**Document excerpt**

# German Red Peacock or a Ruby Red?



## lotsofish (Feb 28, 2008)

How can you tell the difference between a German Red Peacock and a Ruby Red?

Here is a picture of my guy, which do you think he is?


----------



## crime (Mar 22, 2008)

I would have to guess ruby red. German reds have more over all red color as to ruby reds which have less red (filled with blue specks). I also have a ruby red, but it's red does not compare to yours. Nice fish by the way.


----------



## eyezak (Feb 22, 2008)

I believe the difference between a Ruby Red and a German Red is that the Ruby Red has less of a blue face where as the German Red has a solid blue face without any red on the forhead or face.


----------



## Joea (May 25, 2004)

There is no difference.

**Task instructions**
**1.** Revise the German Red Peacock thread from "# German Red" to "think he is?", changing "picture" to "photo".
**2.** Extend the German Red Peacock forum thread past its final post.
The lines after this point are taken from an unrelated source.

**Stored data**
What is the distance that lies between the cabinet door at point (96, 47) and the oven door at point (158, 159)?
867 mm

**Solved tasks**
**1.**
# German Red Peacock or a Ruby Red?



## lotsofish (Feb 28, 2008)

How can you tell the difference between a German Red Peacock and a Ruby Red?

Here is a photo of my guy, which do you think he is?

**2.**
Although the theory is that the Ruby Red (Rubescens or Rubin) was supposedly line bred from the Maleri Island race of _Aulonocara _sp. ''Stuartgranti Maleri" and the German Red was supposedly line-bred from the Chipoka race of _Aulonocara _sp. ''Stuartgranti Maleri", the theory has never actually been proven.

With the amount of confusion between the two variants, and the fact that the line bred specimens have no real distinguishable difference (amount of blue in the face or otherwise) it's best to consider them a _breed _of peacock and call them pretty much whatever you want. I simply choose the term "Red Peacock" since, as it's a specimen that doesn't occur naturally, it has no scientific name, so any trade name is suitable.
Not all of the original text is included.